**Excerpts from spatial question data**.
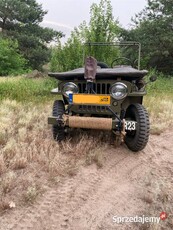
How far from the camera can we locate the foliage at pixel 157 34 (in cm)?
2006

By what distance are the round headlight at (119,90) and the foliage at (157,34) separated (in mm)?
16359

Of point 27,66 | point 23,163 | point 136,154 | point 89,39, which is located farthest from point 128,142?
point 27,66

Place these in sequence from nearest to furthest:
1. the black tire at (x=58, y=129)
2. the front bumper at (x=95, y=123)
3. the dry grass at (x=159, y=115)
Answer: the front bumper at (x=95, y=123) < the black tire at (x=58, y=129) < the dry grass at (x=159, y=115)

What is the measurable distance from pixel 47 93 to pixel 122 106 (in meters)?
5.15

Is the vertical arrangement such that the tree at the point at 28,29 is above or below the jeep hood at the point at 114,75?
above

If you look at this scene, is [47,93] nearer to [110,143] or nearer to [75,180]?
[110,143]

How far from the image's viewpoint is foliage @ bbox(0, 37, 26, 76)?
22583 mm

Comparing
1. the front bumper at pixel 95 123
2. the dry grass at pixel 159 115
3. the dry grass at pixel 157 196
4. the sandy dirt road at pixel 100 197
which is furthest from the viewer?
the dry grass at pixel 159 115

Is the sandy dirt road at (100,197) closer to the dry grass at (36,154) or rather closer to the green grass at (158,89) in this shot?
the dry grass at (36,154)

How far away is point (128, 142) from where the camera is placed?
13.8ft

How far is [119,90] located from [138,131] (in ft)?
A: 1.90

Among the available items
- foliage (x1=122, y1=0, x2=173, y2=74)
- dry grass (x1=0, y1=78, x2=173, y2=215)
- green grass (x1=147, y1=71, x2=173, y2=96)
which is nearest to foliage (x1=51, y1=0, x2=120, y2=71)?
green grass (x1=147, y1=71, x2=173, y2=96)

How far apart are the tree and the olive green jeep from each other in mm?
21802

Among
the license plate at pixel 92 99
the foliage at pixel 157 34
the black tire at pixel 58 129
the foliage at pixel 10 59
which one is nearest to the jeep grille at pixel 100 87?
the license plate at pixel 92 99
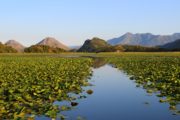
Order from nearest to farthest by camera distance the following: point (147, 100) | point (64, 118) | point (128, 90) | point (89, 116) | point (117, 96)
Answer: point (64, 118) < point (89, 116) < point (147, 100) < point (117, 96) < point (128, 90)

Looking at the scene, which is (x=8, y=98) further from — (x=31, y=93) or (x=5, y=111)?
(x=5, y=111)

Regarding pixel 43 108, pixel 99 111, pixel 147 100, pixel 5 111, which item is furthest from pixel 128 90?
pixel 5 111

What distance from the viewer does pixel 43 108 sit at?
1408 centimetres

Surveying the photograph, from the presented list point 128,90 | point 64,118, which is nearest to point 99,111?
point 64,118

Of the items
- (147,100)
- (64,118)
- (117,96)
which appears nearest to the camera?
(64,118)

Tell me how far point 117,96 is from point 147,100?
8.37 feet

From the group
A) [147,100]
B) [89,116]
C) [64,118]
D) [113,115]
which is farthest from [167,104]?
[64,118]

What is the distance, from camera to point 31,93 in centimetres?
1806

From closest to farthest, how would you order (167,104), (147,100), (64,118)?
(64,118) → (167,104) → (147,100)

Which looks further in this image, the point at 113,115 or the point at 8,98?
the point at 8,98

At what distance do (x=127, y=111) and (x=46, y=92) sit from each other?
537 cm

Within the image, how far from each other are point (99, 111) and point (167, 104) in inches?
138

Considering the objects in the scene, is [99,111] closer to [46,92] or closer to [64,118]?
[64,118]

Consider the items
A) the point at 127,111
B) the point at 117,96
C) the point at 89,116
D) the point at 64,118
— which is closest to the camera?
the point at 64,118
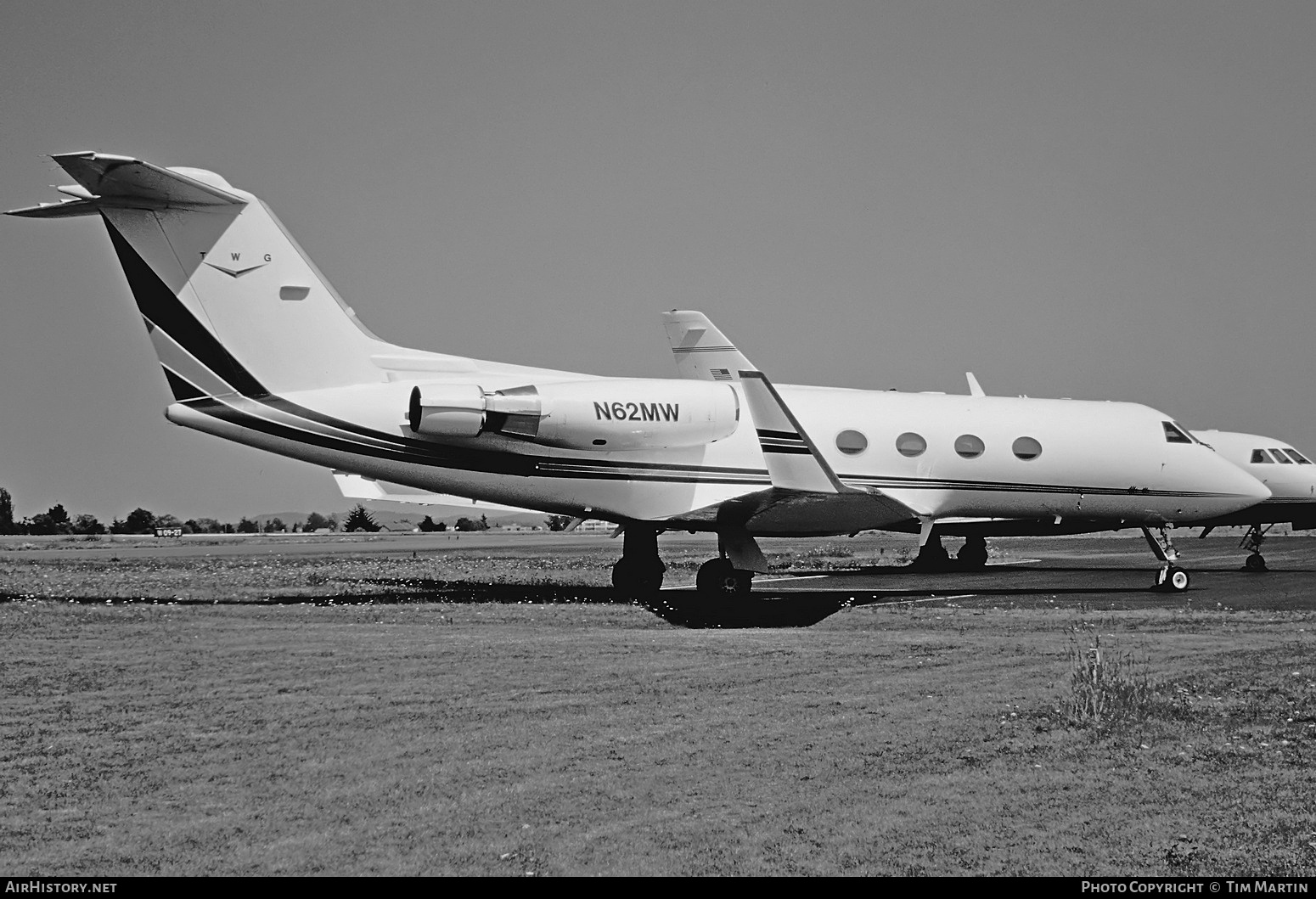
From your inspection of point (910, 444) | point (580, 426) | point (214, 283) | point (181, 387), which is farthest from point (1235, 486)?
point (181, 387)

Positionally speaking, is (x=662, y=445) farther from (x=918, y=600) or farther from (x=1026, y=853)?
(x=1026, y=853)

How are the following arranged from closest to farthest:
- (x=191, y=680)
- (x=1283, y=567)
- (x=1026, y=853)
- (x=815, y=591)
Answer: (x=1026, y=853), (x=191, y=680), (x=815, y=591), (x=1283, y=567)

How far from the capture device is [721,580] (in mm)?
17203

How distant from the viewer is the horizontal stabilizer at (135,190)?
1422 cm

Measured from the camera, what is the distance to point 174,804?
5238 millimetres

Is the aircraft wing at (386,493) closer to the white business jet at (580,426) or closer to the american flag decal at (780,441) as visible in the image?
the white business jet at (580,426)

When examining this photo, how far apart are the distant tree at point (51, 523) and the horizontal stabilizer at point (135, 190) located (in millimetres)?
70080

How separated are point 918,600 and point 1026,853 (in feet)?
43.7

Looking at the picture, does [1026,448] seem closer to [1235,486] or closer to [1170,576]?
[1170,576]

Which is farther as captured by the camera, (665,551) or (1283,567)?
(665,551)

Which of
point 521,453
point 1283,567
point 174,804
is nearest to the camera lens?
point 174,804

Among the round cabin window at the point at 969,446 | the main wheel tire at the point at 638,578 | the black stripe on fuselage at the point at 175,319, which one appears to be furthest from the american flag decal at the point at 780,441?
the black stripe on fuselage at the point at 175,319

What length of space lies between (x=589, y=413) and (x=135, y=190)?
22.1ft
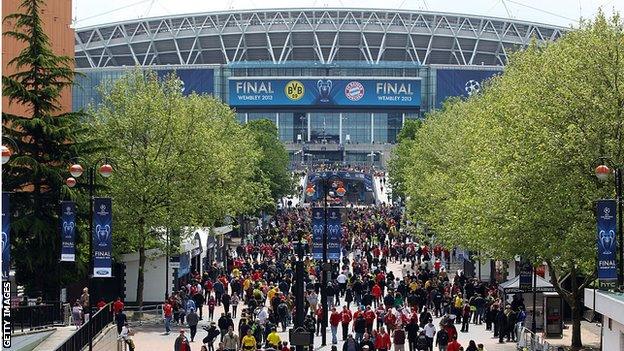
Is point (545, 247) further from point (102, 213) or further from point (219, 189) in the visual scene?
point (219, 189)

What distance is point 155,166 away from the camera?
162 feet

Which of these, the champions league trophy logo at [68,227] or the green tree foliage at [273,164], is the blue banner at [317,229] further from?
the green tree foliage at [273,164]

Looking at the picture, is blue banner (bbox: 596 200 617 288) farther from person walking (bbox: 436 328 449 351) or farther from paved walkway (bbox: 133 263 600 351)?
paved walkway (bbox: 133 263 600 351)

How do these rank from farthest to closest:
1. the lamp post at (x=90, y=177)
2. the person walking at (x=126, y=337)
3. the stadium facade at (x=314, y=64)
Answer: the stadium facade at (x=314, y=64) < the person walking at (x=126, y=337) < the lamp post at (x=90, y=177)

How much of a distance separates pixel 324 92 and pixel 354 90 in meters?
4.34

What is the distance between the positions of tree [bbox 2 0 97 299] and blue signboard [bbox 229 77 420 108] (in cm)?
13967

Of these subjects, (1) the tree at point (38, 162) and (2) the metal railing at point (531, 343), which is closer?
(2) the metal railing at point (531, 343)

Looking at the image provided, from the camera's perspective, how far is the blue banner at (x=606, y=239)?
29.9m

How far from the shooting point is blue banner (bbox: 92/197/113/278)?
3412 centimetres

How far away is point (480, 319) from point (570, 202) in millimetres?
12964

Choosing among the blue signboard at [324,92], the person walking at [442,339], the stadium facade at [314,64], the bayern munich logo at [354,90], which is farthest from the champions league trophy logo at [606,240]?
the bayern munich logo at [354,90]

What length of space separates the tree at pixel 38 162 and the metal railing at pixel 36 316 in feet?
22.7

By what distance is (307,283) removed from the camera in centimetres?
5234

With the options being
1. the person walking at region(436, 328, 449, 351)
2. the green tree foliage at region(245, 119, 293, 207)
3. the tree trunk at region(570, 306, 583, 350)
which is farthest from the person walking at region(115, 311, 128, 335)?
the green tree foliage at region(245, 119, 293, 207)
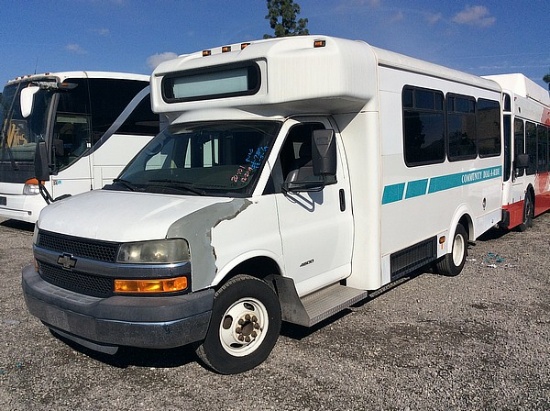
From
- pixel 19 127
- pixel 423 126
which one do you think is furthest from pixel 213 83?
pixel 19 127

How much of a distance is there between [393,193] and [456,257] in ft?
7.97

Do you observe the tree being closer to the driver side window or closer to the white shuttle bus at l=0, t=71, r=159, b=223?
the white shuttle bus at l=0, t=71, r=159, b=223

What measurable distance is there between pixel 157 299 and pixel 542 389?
2.97 meters

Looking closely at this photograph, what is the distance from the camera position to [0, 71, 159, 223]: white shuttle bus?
1041 cm

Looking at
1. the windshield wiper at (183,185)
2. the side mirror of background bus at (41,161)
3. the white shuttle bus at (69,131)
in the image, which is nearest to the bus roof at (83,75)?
the white shuttle bus at (69,131)

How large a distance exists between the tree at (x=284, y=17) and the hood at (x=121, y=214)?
14841mm

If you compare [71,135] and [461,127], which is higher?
[71,135]

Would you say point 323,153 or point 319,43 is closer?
point 323,153

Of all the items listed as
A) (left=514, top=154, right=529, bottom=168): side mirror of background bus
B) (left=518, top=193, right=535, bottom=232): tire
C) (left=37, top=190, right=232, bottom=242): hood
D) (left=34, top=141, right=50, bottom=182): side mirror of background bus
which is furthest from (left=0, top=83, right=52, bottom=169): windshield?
(left=518, top=193, right=535, bottom=232): tire

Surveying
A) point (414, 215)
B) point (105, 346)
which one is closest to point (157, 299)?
point (105, 346)

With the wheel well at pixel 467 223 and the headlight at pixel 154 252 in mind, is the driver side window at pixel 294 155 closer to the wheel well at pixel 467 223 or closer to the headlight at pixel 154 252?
the headlight at pixel 154 252

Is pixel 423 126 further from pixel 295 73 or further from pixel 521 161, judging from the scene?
pixel 521 161

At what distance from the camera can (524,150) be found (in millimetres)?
10539

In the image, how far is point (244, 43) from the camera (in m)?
5.23
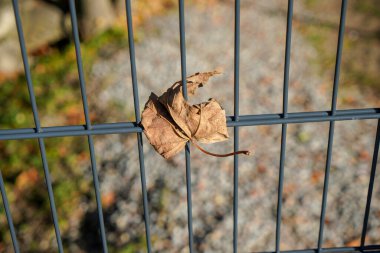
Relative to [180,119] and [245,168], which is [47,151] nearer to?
[245,168]

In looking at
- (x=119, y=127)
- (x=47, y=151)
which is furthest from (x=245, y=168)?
(x=119, y=127)

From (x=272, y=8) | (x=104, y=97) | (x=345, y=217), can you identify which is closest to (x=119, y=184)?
(x=104, y=97)

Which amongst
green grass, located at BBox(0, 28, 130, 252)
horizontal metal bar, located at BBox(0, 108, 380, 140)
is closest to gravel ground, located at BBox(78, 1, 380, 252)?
green grass, located at BBox(0, 28, 130, 252)

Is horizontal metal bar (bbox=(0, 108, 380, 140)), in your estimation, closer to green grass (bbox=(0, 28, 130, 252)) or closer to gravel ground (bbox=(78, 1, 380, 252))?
gravel ground (bbox=(78, 1, 380, 252))

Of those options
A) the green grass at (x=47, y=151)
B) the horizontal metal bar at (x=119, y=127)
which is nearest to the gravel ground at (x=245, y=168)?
the green grass at (x=47, y=151)

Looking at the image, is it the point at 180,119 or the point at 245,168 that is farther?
the point at 245,168
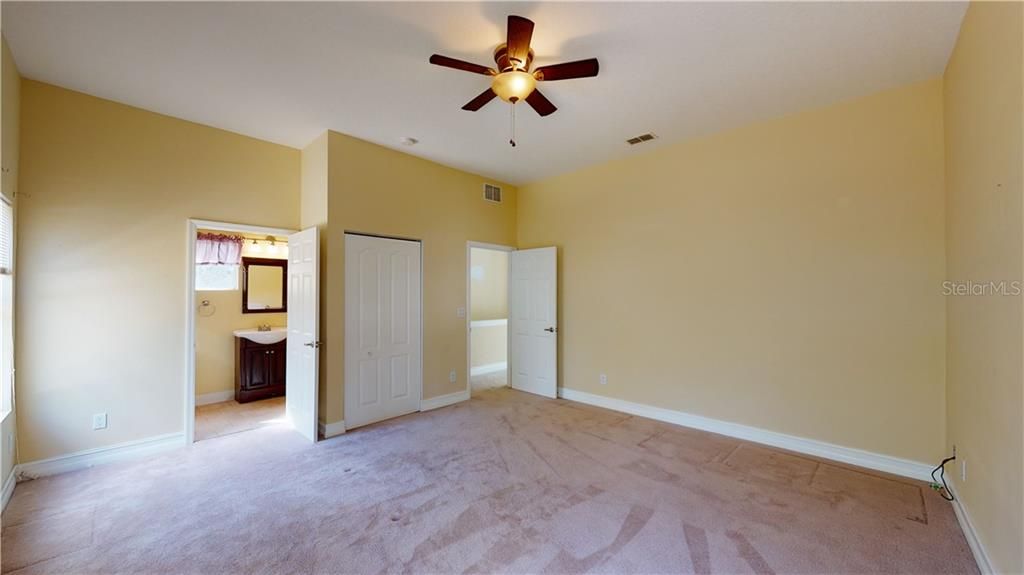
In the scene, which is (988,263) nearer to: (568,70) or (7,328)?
(568,70)

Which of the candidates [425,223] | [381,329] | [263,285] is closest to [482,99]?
[425,223]

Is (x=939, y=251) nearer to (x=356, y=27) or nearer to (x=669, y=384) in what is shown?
(x=669, y=384)

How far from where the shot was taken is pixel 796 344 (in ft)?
11.3

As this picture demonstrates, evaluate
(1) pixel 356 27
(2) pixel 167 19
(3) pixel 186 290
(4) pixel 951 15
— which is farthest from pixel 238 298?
(4) pixel 951 15

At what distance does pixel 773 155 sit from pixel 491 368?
5277 mm

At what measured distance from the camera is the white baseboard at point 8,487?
2.50 m

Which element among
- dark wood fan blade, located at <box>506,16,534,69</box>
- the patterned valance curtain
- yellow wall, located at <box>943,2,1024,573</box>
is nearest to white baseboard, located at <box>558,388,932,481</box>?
yellow wall, located at <box>943,2,1024,573</box>

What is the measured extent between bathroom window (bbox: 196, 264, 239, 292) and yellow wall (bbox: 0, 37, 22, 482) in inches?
86.5

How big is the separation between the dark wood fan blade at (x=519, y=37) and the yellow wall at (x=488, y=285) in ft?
17.3

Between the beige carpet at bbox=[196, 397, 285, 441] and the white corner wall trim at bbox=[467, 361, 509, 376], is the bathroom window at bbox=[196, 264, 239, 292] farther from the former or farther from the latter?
the white corner wall trim at bbox=[467, 361, 509, 376]

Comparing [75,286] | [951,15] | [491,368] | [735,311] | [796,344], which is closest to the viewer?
[951,15]

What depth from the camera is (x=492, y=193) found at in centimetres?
551

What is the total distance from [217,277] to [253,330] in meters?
0.82

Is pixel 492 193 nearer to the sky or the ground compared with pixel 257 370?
nearer to the sky
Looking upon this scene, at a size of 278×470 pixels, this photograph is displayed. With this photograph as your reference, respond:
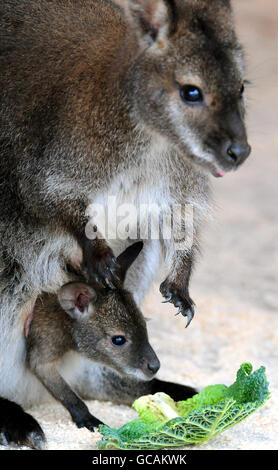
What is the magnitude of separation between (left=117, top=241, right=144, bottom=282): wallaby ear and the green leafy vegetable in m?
0.55

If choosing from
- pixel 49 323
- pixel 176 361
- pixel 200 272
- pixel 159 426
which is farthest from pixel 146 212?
pixel 200 272

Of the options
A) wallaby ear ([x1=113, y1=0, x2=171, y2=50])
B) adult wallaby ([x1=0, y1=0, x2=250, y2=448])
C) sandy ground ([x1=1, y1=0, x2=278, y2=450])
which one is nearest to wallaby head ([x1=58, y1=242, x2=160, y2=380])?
adult wallaby ([x1=0, y1=0, x2=250, y2=448])

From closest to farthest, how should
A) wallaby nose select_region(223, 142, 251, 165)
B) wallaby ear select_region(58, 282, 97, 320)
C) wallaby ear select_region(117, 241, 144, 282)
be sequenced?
wallaby nose select_region(223, 142, 251, 165), wallaby ear select_region(58, 282, 97, 320), wallaby ear select_region(117, 241, 144, 282)

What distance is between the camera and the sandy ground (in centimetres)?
397

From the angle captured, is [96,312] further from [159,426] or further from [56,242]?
[159,426]

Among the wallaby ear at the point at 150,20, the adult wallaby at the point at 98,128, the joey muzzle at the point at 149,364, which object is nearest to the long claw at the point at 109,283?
the adult wallaby at the point at 98,128

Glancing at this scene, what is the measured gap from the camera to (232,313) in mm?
5512

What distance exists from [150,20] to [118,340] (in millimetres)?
1286

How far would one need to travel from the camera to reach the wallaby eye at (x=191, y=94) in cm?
334

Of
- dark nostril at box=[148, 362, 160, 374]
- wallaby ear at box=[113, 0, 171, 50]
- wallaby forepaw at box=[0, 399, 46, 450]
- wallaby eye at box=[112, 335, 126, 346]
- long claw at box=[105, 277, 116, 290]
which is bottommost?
wallaby forepaw at box=[0, 399, 46, 450]

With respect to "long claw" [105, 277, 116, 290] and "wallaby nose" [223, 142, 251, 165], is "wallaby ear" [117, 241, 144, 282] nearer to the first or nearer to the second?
"long claw" [105, 277, 116, 290]

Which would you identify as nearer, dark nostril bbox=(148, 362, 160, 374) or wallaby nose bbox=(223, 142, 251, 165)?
wallaby nose bbox=(223, 142, 251, 165)

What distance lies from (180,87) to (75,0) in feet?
2.93

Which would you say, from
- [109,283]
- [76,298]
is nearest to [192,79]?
[109,283]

**Task description**. Please express the rows above, from the line containing "Consider the items" up to and including the line containing "5238 millimetres", as a JSON list of strings with one string per line and blank lines omitted. Leave the pictures out of the list.

**Result of the task**.
[
  "Consider the items",
  "A) the point at 127,111",
  "B) the point at 117,96",
  "C) the point at 89,116",
  "D) the point at 64,118",
  "— which is closest to the camera?",
  "the point at 64,118",
  "From your inspection of point (910, 444) | point (580, 426) | point (214, 283) | point (181, 387), which is farthest from point (1235, 486)?",
  "point (181, 387)",
  "Positionally speaking, is (x=662, y=445) farther from (x=918, y=600) or farther from (x=1026, y=853)?",
  "(x=1026, y=853)",
  "How are the following arranged from closest to farthest:",
  "- (x=191, y=680)",
  "- (x=1283, y=567)",
  "- (x=1026, y=853)",
  "- (x=815, y=591)",
  "Answer: (x=1026, y=853), (x=191, y=680), (x=815, y=591), (x=1283, y=567)",
  "How far from the capture device is [721,580] (in mm)?",
  "17203",
  "How distant from the viewer is the horizontal stabilizer at (135,190)?",
  "1422 cm",
  "Measured from the camera, what is the distance to point 174,804?",
  "5238 millimetres"
]